Empathemian 『Dare to Ride』

Dare to ride.(思い切って乗ってみる)

ひらきなおる。
思い切ってやってみる。

そんな時にすぐにでてくることばを育てておきたい。

でも、それはそれはで構えてしまうかもしれません。 

であれば、あなたにもある成功体験をことばにしてみてはどうか? 

それがDare to Rideです。 

自転車に初めて乗れた日のこと。

最初は補助輪がありました。倒れないように支えられながら、ペダルをこぐこと、前へ進むことを覚えていきました。

でも、いつか補助輪を外す時が来ます。
その時、いきなり上手に乗れたわけではありません。

何度でも、転んでは立ち上がる。そうしているうちに「乗れた!」瞬間が訪れます。

くりかえした体験が、脳と身体に刻み込まれたからです。

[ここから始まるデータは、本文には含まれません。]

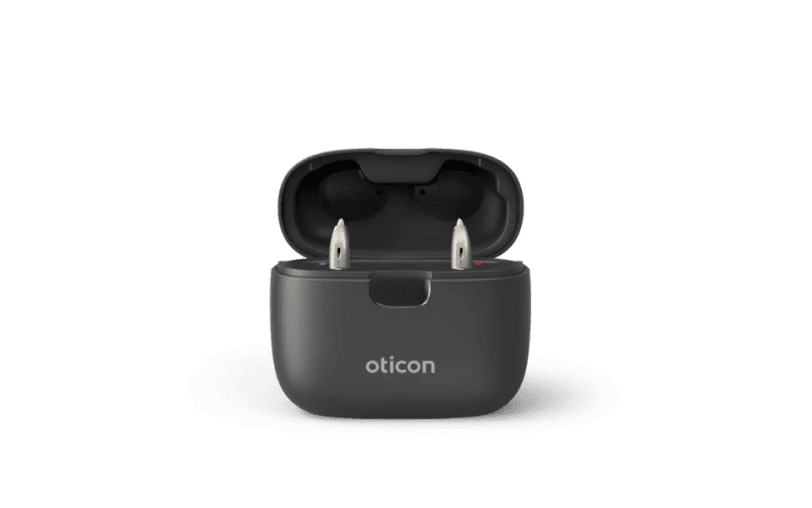 Ładowarka Oticon SmartCharger miniRITE R - obrazek 3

転ぶことで、バランスの調整を身体で覚えたからです。

一度自分で走れるようになると、もう以前の状態には戻りません。

その体験を「ことば」にして、いつも持ち運べばよいのです。

No one really knows how, but everyone can do it. (だれも説明はできないけれど、だれでもできる)

ところで、この「乗れるようになる」という感覚について、物理学はいまだに完全な説明を持っていません。

1970年、物理学者David E. H. Jonesは、ある論文にこう書き残しています。

「ほとんど誰もが自転車に乗れるのに、なぜ乗れるのか、誰にも説明できない」

つまり、あなたの身体は、科学がいまだ解けない問いを、とうに解いていたことになります。

補助輪を外したあの日、あなたは自転車の物理学を学んだわけではありません。学んでいたとしても、どうやって乗れるかは、物理学では示しきれない。

転んで、立ち上がって、また転んで——そのくりかえしが、頭より先にバランスを刻み込んでいったのです。

心配いりません。動けば、身体が覚えてくれます。

作(文・挿絵・声にだすことば・声):坂口立考
出典・参照:David E. H. Jones『The Stability of the Bicycle』、以下のエンパレットノートなど

(*注1) 自転車がなぜ倒れずに走るのか。長年、前輪のジャイロ効果か、キャスター角(トレール)によるものだと考えられてきました。ところが、2011年、コーネル大学とデルフト工科大学の研究チームは、ジャイロ効果を打ち消す反回転ホイールを積み、トレールもゼロにした自転車を実際に組み立てました。理論上、倒れて当然の自転車です。それでも、その自転車は倒れずに走りました。